Black Forest Pancakes
Rich chocolate pancakes, served with a delicious fruity cherry sauce and a good dollop of cream. These black forest pancakes are an extravagant but welcome breakfast treat!
Prep Time5 mins
Cook Time10 mins
Total Time15 mins
Use the options below to toggle between cups and grams (if relevant)
For the Cherry Sauce
- 1 cup frozen cherries
- 1 tbsp sugar
- 2 tsp cornflour
- 1/4 cup water
For the pancakes
- 1 egg
- 250 ml /1 cup milk
- 1 tsp vanilla
- 2 tbsp cherry brandy/cherry juice
- 210 g /1 1/3 cups plain flour
- 50 g /1/4 cup raw sugar
- 20 g /1/4 cup unsweetened cocoa powder
- 2 tsp baking powder
- 45 g /3 tbsp melted butter (salted)
- Thick double cream (to serve)
Start by making the cherry sauce.
Tip the cherries and sugar into a small pan and heat gently.

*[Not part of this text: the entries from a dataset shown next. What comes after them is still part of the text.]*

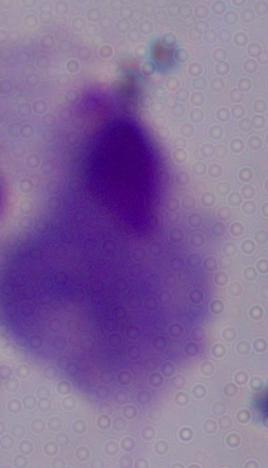

identification: trichomonad
modality: micrograph
magnification: 1000x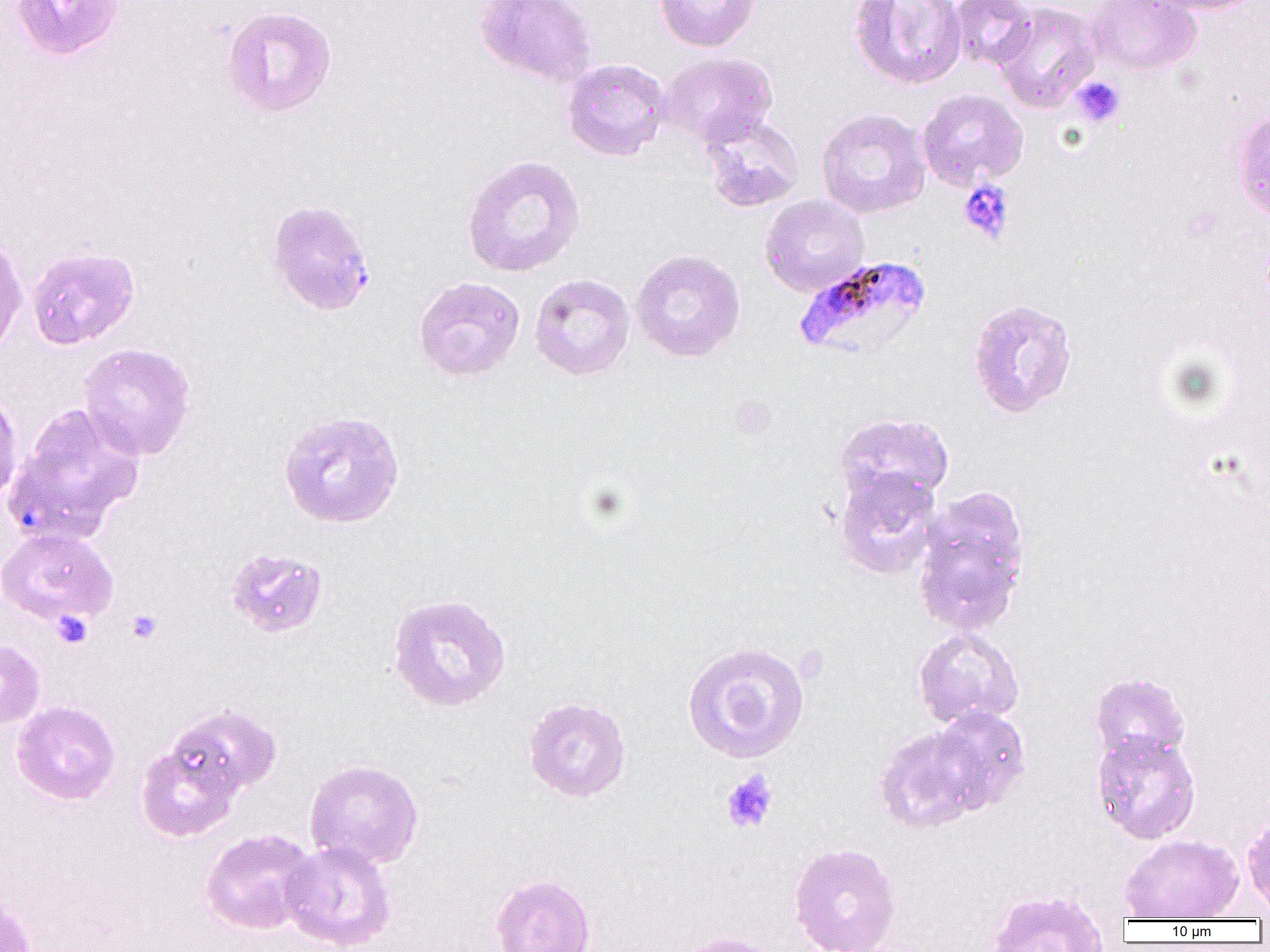

Summary:
  - Coordinate format: approximate bounding boxes as (x1,y1)-(x2,y2) corner pairs in pixels
  - Plasmodium falciparum-infected red blood cell locations: (793,254)-(933,360)
  - Uninfected red blood cell locations: (10,0)-(125,60), (474,0)-(599,89), (653,0)-(761,52), (848,0)-(967,90), (950,0)-(1035,71), (1086,0)-(1202,76), (1145,0)-(1266,15), (994,1)-(1101,112), (220,5)-(337,119), (658,52)-(776,147), (561,57)-(671,161), (916,88)-(1028,191), (815,108)-(931,219), (1233,109)-(1270,223), (699,113)-(806,212), (461,154)-(585,278), (759,194)-(869,297), (264,198)-(376,316), (0,234)-(28,357), (26,246)-(140,350), (630,248)-(746,362), (529,273)-(635,381), (413,276)-(525,383), (965,297)-(1079,419), (77,342)-(197,461), (0,390)-(23,505), (9,402)-(145,539), (277,409)-(405,530), (833,412)-(954,506), (834,468)-(943,579), (913,486)-(1032,635), (0,527)-(119,627), (223,547)-(330,639), (386,592)-(512,712), (912,627)-(1025,729), (0,639)-(45,728), (681,639)-(811,764), (1088,671)-(1190,765), (520,695)-(632,804), (12,700)-(121,805), (163,703)-(282,802), (929,706)-(1033,814), (872,725)-(986,834), (1091,730)-(1201,844), (136,738)-(242,843), (303,759)-(424,870), (1241,812)-(1270,915), (200,829)-(317,934), (1119,833)-(1245,921), (280,840)-(397,951), (788,842)-(901,952), (490,873)-(596,952), (986,888)-(1109,951), (0,890)-(37,952), (673,931)-(785,952)
  - Platelet locations: (1071,76)-(1126,127), (958,180)-(1014,243), (729,395)-(777,439), (126,609)-(163,644), (52,610)-(93,648), (720,769)-(779,834)
  - Slide-level diagnosis: Plasmodium falciparum
  - Magnification: 1000x
  - Modality: optical microscopy
  - Field of view: one of a larger specimen
  - Image size: 1270×952 pixels
  - Preparation: thin blood film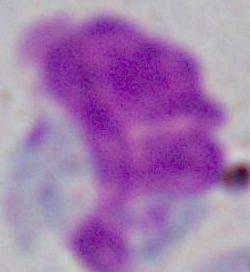

identification = leukocyte
modality = photomicrograph
magnification = 1000xClassify this cell by malaria status.
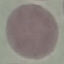

Uninfected.

Summary:
  - Capture: smartphone through the microscope eyepiece
  - Preparation: thin smear
  - Stain: Giemsa
  - Image type: automatically extracted cell patch, resized to 64 × 64 pixels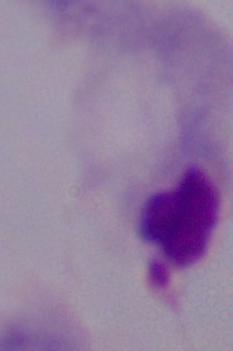
A trichomonad is shown. Micrograph. 1000x magnification.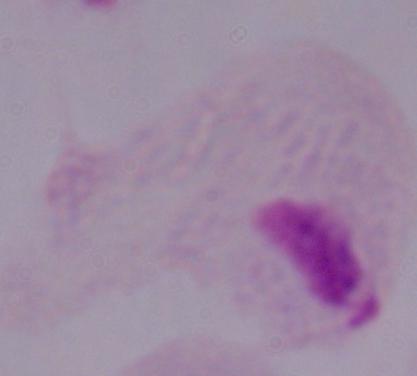

Summary:
  - Modality: photomicrograph
  - Identification: trichomonad
  - Magnification: 1000xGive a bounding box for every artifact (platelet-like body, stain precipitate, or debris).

Mix the cornflour and water together, then add to the cherries.
Cook over a low heat for 3-4 minutes until thickened and glossy.
(If you aren't feeding children a shot of cherry brandy at this point is fab!!)
To make the pancakes
Pour the milk, egg, vanilla and cherry brandy into a large bowl (or bowl of your stand mixer).
Whisk on low speed to break the egg.
Add the flour, sugar and cocoa powder.
Mix until just combined, then pour in the melted butter and mix again to incorporate.
Heat a non-stick frying pan over medium heat and use a silicone pastry brush to lightly coat the bottom with butter (see notes).
Measure 1/3 of a cup of the mixture into the pan and let it cook until the surface starts to bubble. Carefully flip and cook for another minute or so. Each pancake will take about 4 minutes in total.
Repeat for the remaining batter. (as many pancakes as you can fit in the pan at once)
Serve with cherry sauce and a big spoon of cream.